Extend the news article below on Bill McKenna suspending his campaign for town supervisor, picking up right after its final sentence.
====== Passage shown ======
Citing increasing vitriol, Bill McKenna suspended his campaign, leaving council member Bennet Ratcliff as the sole candidate for town supervisor and heir-apparent to the top seat.
“The last year and several months have become unbearably toxic for me. I am not alone in this feeling. National politics have invaded our little town,” McKenna said in a prepared statement at the end of the regular town board business meeting on April 18.
“There is less caring about our town and more pushing of personal hidden agendas with no concern or understanding for process. I find myself very frustrated, spending more time dealing with dispelling the blatant twisting or ignoring of the truth and less time doing the people’s work. Some folks seem to think if you repeat a lie often enough it becomes truth,” he said, fighting hecklers in the room and at one point, telling them he would call police and have them removed.
“I had intended to retire as supervisor at the end of this term. I allowed concerned citizens to convince me to run for another. While I share their concerns, I have come to the decision I must do what’s best for myself and my family. For that reason I am suspending my campaign as supervisor.”
McKenna recounted his successes during his long tenure of town service that began in 1996 on the Zoning Board of Appeals, including 18 years on the Town Board, with the last eight as supervisor.
“Along the way, we’ve completed three major building projects and have another one under way. We saw most of our bridges replaced and many other infrastructure improvements. We adopted local laws protecting our wetlands and streams, our steep slopes, our wellhead areas. We regulated 5G to protect our residents. We adopted a comprehensive plan after decades of not being able to do so. We maintained a beautiful community, one people want to be part of. We helped our residents through a pandemic and ensured their protection with vaccine clinics. It is a record I’m very proud of. However, they say all good things come to an end.”
Ratcliff has been at odds with McKenna almost since the beginning of his term in 2022, including a draw-out fight over the budget process that extended a largely pro-forma meeting with department heads from days to weeks.
====== Given data ======
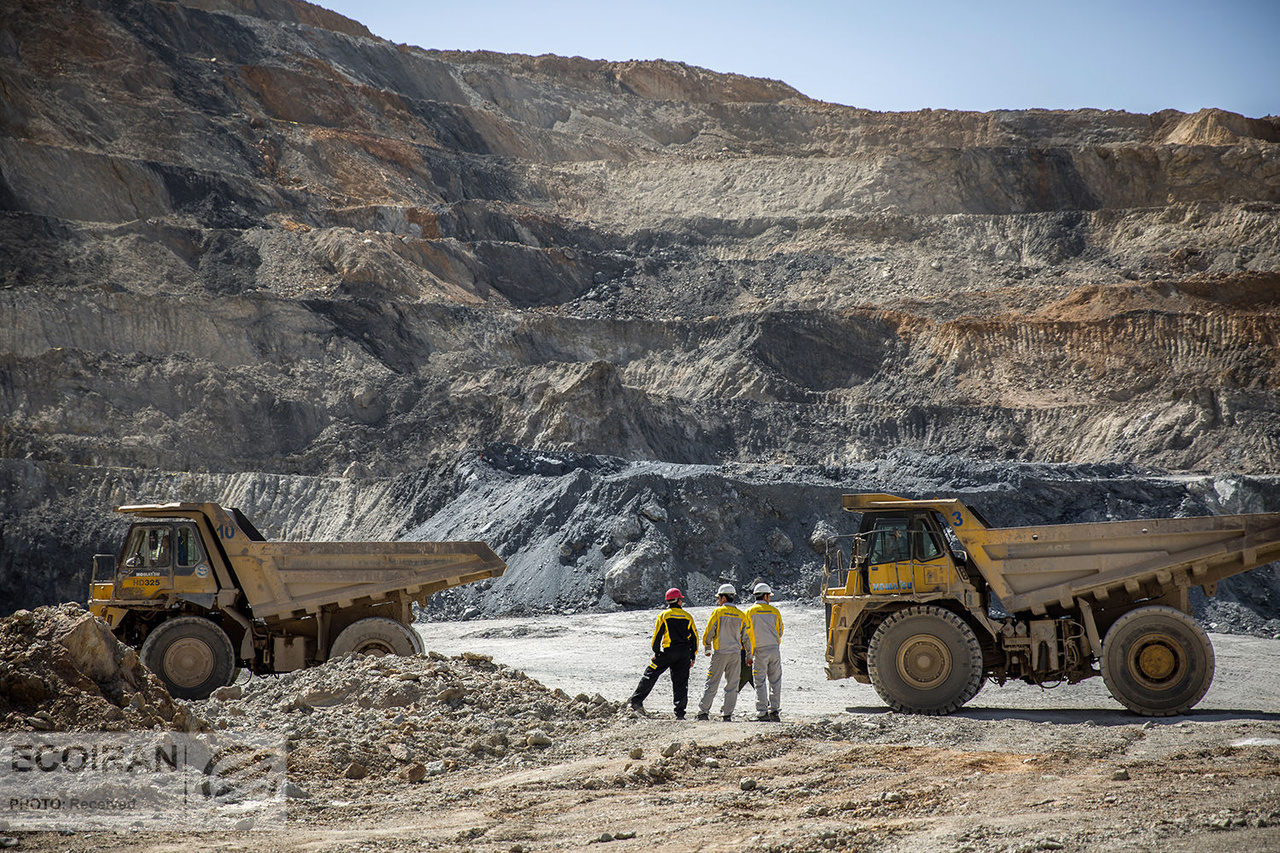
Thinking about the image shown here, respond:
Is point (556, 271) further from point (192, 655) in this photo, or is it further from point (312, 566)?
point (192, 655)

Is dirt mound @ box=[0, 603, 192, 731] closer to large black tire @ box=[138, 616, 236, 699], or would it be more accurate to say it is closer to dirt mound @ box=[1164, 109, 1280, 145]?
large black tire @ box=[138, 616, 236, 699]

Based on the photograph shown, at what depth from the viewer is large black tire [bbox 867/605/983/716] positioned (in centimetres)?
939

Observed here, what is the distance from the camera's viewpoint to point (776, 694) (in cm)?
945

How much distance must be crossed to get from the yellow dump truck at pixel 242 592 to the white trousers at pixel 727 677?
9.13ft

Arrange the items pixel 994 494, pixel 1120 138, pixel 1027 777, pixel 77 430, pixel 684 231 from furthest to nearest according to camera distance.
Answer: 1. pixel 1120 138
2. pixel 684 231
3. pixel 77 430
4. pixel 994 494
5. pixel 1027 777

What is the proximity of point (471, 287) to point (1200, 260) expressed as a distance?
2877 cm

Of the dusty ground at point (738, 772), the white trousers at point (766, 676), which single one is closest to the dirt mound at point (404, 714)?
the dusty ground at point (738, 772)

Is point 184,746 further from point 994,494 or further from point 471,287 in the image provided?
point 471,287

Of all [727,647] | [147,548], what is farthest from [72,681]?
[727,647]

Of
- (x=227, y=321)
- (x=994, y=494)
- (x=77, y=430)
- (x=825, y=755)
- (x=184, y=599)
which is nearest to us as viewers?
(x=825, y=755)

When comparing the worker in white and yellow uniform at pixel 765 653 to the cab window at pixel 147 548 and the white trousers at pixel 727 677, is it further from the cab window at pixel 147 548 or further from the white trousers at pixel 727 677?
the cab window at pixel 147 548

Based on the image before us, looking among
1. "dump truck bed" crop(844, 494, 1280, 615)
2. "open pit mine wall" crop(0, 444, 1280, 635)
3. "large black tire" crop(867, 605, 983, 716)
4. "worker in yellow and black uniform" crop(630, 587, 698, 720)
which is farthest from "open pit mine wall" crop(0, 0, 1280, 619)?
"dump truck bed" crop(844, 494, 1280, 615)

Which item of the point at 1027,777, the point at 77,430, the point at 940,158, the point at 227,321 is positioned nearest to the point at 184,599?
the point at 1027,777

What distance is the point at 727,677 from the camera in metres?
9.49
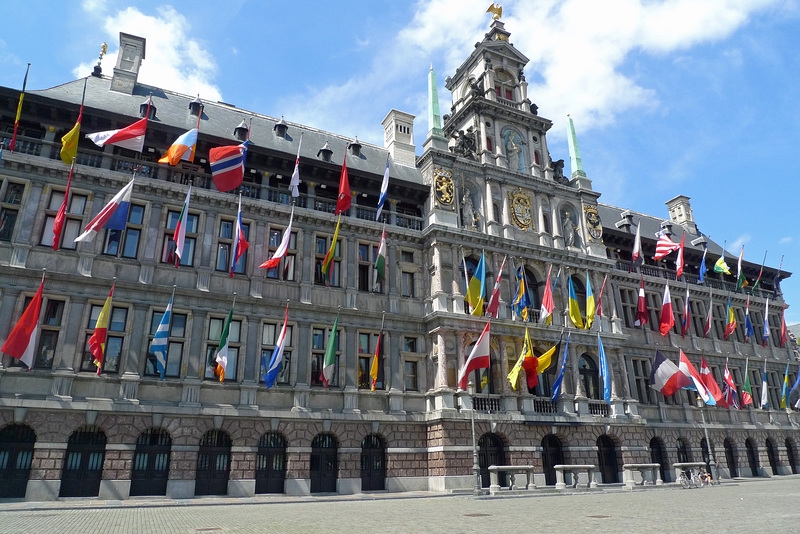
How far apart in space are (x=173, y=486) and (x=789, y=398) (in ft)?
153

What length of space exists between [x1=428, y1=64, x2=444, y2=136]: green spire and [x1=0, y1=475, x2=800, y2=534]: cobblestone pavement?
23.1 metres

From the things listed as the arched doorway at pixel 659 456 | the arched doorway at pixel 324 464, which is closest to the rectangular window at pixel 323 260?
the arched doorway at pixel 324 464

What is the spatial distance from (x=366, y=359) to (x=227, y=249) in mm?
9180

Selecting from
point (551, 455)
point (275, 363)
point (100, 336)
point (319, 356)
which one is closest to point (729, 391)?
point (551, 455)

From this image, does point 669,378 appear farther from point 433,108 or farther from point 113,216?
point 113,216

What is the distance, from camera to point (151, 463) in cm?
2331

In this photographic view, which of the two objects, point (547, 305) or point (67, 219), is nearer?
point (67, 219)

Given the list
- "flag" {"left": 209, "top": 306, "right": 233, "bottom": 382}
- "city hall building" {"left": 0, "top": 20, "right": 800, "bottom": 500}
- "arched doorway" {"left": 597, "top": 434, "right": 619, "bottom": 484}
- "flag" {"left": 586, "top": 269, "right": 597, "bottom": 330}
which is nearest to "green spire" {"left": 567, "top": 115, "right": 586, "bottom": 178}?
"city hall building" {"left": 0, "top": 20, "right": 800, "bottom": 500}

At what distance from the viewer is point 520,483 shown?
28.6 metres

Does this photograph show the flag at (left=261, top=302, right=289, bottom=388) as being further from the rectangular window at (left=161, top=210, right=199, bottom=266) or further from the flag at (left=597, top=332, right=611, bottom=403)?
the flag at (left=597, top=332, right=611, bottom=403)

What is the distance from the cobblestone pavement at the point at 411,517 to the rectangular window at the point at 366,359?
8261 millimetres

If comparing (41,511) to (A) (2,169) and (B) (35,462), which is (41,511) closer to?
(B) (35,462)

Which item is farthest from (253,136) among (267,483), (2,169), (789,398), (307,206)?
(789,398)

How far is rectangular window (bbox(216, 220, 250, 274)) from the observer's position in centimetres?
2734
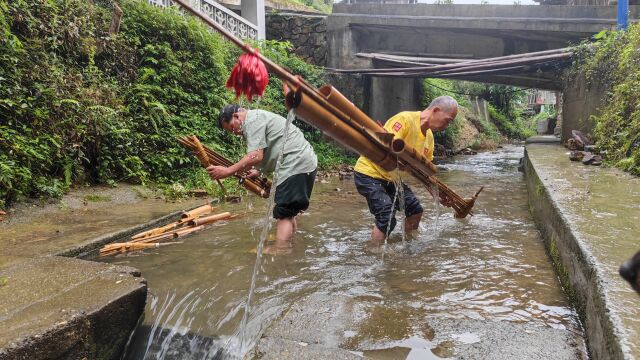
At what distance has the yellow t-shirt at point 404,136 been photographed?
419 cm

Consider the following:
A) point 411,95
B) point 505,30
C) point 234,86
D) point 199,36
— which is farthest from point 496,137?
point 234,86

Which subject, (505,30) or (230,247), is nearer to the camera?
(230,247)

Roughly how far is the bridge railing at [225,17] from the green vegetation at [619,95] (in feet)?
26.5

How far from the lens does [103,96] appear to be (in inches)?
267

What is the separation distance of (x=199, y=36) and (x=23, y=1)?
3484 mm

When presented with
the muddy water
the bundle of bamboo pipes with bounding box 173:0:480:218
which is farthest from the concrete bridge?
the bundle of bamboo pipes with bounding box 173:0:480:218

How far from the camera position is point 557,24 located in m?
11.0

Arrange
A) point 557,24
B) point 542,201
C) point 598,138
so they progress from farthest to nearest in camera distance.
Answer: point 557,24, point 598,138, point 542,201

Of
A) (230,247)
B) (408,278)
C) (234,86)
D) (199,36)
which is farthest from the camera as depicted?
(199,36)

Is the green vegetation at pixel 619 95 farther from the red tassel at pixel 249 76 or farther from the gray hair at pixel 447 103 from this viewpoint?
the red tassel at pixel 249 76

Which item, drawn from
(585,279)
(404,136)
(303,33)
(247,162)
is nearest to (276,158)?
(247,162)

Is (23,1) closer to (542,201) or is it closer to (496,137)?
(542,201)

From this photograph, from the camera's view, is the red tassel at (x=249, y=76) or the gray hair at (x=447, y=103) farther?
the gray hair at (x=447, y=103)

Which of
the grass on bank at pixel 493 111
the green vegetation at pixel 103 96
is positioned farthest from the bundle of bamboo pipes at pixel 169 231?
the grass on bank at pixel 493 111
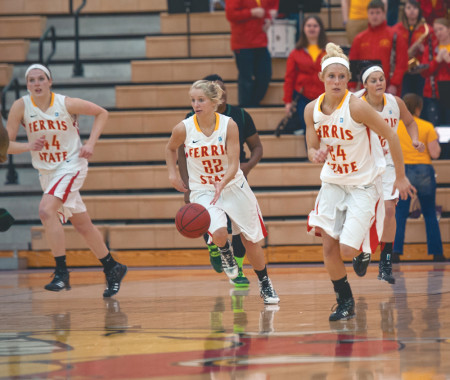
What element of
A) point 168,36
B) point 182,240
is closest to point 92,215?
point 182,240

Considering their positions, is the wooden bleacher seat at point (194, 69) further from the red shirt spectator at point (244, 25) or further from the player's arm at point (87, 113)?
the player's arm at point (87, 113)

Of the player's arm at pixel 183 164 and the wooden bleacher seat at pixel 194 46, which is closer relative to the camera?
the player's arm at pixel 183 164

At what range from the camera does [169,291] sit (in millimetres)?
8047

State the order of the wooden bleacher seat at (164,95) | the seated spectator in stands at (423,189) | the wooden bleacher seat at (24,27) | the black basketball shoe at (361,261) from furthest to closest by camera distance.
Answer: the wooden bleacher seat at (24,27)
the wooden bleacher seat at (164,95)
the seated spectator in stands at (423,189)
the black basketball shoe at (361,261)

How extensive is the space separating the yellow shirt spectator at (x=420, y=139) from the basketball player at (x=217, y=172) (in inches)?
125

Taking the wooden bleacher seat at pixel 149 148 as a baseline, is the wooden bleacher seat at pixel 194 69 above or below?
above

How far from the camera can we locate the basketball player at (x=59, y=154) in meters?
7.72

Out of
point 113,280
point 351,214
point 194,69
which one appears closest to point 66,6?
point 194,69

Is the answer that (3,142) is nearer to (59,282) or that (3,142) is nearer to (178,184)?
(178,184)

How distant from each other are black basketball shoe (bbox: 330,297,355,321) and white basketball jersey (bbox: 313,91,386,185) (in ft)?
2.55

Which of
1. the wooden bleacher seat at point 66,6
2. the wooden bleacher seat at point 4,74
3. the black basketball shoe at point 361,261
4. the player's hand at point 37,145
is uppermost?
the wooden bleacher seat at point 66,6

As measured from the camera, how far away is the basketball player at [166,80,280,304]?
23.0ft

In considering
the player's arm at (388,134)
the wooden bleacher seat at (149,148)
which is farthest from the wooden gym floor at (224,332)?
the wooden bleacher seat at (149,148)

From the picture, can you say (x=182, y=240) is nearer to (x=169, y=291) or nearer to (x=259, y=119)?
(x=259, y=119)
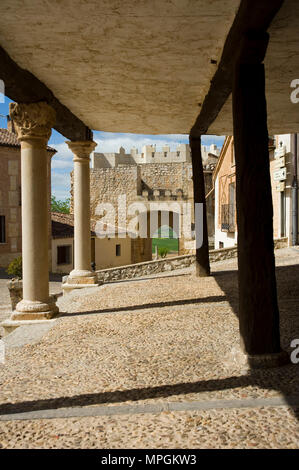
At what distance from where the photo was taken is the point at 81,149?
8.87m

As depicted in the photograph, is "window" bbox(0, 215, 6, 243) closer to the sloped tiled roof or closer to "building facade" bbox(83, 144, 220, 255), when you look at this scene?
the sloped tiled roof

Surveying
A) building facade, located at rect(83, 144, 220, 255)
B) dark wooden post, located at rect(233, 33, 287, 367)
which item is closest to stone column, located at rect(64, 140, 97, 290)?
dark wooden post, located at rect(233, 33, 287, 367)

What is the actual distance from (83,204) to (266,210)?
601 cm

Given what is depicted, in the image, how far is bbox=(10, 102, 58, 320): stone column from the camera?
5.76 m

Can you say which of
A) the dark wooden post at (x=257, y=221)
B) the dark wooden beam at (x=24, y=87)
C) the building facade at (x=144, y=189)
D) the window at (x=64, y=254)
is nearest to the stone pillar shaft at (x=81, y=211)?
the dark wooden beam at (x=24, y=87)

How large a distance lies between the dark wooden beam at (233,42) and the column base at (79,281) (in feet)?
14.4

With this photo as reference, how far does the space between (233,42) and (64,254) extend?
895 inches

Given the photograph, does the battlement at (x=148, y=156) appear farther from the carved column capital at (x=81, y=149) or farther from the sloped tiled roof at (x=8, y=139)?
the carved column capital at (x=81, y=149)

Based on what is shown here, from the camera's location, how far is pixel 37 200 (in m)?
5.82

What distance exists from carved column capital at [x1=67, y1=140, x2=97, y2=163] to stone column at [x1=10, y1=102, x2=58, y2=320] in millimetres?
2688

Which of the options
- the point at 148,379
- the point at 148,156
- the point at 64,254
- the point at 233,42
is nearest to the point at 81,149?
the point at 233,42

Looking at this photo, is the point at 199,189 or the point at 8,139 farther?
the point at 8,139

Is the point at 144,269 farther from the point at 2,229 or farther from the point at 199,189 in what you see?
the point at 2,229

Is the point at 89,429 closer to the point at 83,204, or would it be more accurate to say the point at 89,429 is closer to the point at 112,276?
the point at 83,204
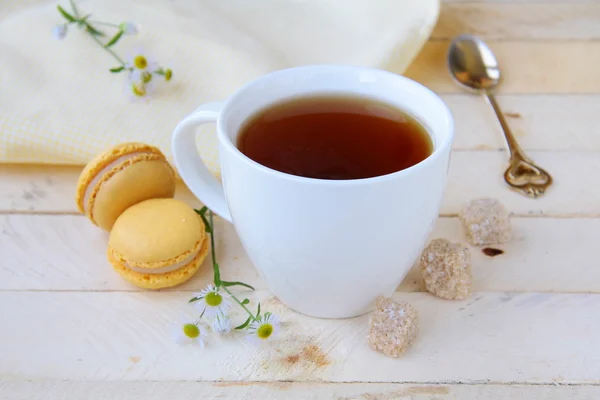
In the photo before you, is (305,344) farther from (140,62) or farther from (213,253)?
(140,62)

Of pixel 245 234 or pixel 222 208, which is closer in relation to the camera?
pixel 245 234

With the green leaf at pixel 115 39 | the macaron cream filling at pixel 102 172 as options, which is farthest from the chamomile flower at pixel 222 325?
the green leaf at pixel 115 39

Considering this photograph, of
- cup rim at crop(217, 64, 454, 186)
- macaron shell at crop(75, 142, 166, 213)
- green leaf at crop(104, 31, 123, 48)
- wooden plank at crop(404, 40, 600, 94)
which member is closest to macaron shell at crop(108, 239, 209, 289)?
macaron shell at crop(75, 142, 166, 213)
======
Exercise answer:
The tension was high through the night of the announcement, with Ratcliff disputing a vote to appoint a new chair of the Woodstock Environmental Commission, citing former chair Alex Bolotow’s conduct. McKenna said the vote was taken after the board left executive session and re-entered the public portion of the April 11 meeting. Ratcliff said it did not take place that way.
“We did not vote on a WEC chair in a public setting. We did not do the executive session in a public setting,” Ratcliff said.
But council member Laura Ricci insists the executive session had ended and a motion was made to enter public session.
“Like Donald Trump, you can’t keep repeating things that aren’t true and expect them to become true,” McKenna countered.
“Bill. You’ve been doing things that aren’t true and you expect them to come true,” Ratcliff replied.
Then council member Maria Elena-Conte chimed in with her response.
“Today at the press conference at the Dominion versus Fox News trial, there was a quote that says ‘Truth Matters. Lies have consequences.’ Certainly, those minutes did not reflect what actually happened.”
Ratcliff attempted to offer a resolution to appoint Bolotow as WEC chair, arguing last week’s vote was not proper, but was unsuccessful.
Ratcliff also challenged a resolution to allow a committee to submit a Greenway grant for work on coordinating zoning updates.
“When you’re ramming these things through without letting people look at them, what’re we supposed to do,” Ratcliff asked.
McKenna explained the grant application hasn’t been filed and the resolution simply allows the process to take place.